We have seen some incredible wins by our young guns in Flushing. Stanford’s Mallory Burdette took out Timea Bacsinszky of Switzerland in her first round match in straight sets then did similar work against Lucie Hradecka (you may recognize this name as one of the silver medal doubles winners at last month’s London Olympics) of the Czech Republic in Round 2.
On the men’s side, USC’s Steve Johnson (NCAA Singles Champion in 2011 and 2012) beat former University of Illinois player Rajeev Ram in the first round then partnered with Jack Sock to oust the top seeds in the Men’s Doubles draw. Stanford’s Bradley Klahn had an incredible 5-set win over Jurgen Melzer – I’m guessing playing out those tight 3rd sets during the college season was instrumental in helping him get the W yesterday! And UCLA’s Dennis Novikov, who is also the 2012 Kalamazoo champ, won a hard-fought battle against Jerzy Janowicz in his first round match.
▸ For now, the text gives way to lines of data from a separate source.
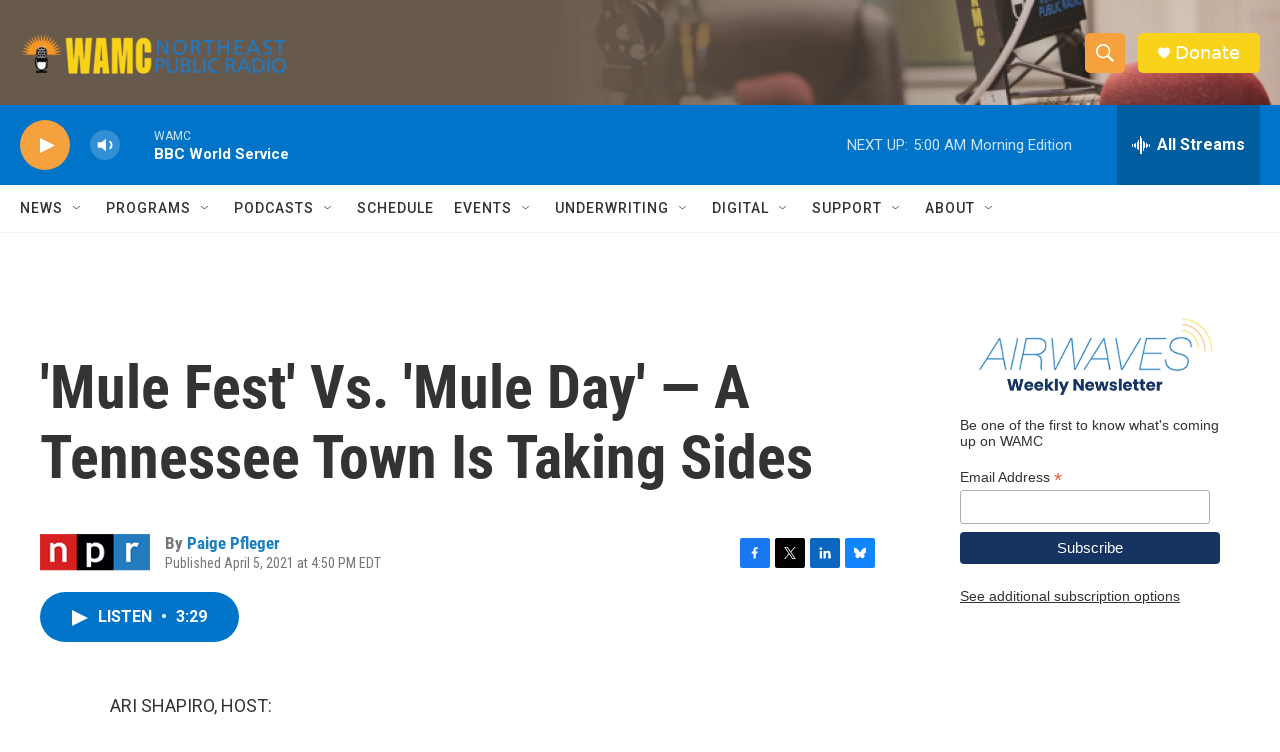

--- FILE ---
content_type: text/html; charset=utf-8
request_url: https://www.google.com/recaptcha/api2/aframe
body_size: 269
content:
<!DOCTYPE HTML><html><head><meta http-equiv="content-type" content="text/html; charset=UTF-8"></head><body><script nonce="HeGBD7Um4-IQnrYI59FXTQ">/** Anti-fraud and anti-abuse applications only. See google.com/recaptcha */ try{var clients={'sodar':'https://pagead2.googlesyndication.com/pagead/sodar?'};window.addEventListener("message",function(a){try{if(a.source===window.parent){var b=JSON.parse(a.data);var c=clients[b['id']];if(c){var d=document.createElement('img');d.src=c+b['params']+'&rc='+(localStorage.getItem("rc::a")?sessionStorage.getItem("rc::b"):"");window.document.body.appendChild(d);sessionStorage.setItem("rc::e",parseInt(sessionStorage.getItem("rc::e")||0)+1);localStorage.setItem("rc::h",'1768983225958');}}}catch(b){}});window.parent.postMessage("_grecaptcha_ready", "*");}catch(b){}</script></body></html>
Our best-known college player and former Georgia Bulldog, John Isner (this year’s 9 seed), had an uneventful first round win over Belgium’s Xavier Malisse.
Both the men and women are having success in the doubles as well. Besides Johnson and Sock’s win, Ram partnered with Belmont College coach and Comeback Kid Brian Baker to beat Emmrick and Sijsling in the first round. Novikov partnered with fellow junior player Michael Redlicki to get a win over veteran Americans Bobby Reynolds (former Vanderbilt standout) and Michael Russell (1997 NCAA Rookie of the Year at University of Miami). And former Georgia Tech star, Irina Falconi, partnered with former USC standout, Maria Sanchez, to win their first match versus Cadantu and Johansson.
To be fair, not all of our college players fared so well. University of Tennessee grad, Rhyne Williams, had a very tough match, drawing Andy Roddick in the first round. Williams put up a good fight and definitely made Roddick earn the win. And Jesse Levine, a former Florida Gator, fell in 5 sets to 14 seed Ukranian player Alexandr Dolgopolov.
It would seem that the old adage, “if it ain’t broke, don’t fix it”, is applicable here. The young men and women mentioned above are living the dream of countless junior players – going to college, getting a degree, improving their tennis, then parlaying all those skills into success at the professional level. While I realize that a first- or second-round win doesn’t prove that college tennis is a viable stepping stone to the pro circuit, it certainly shows that a young player can take that path and have positive results.
Good luck to our players as they move on to Round 2 and beyond!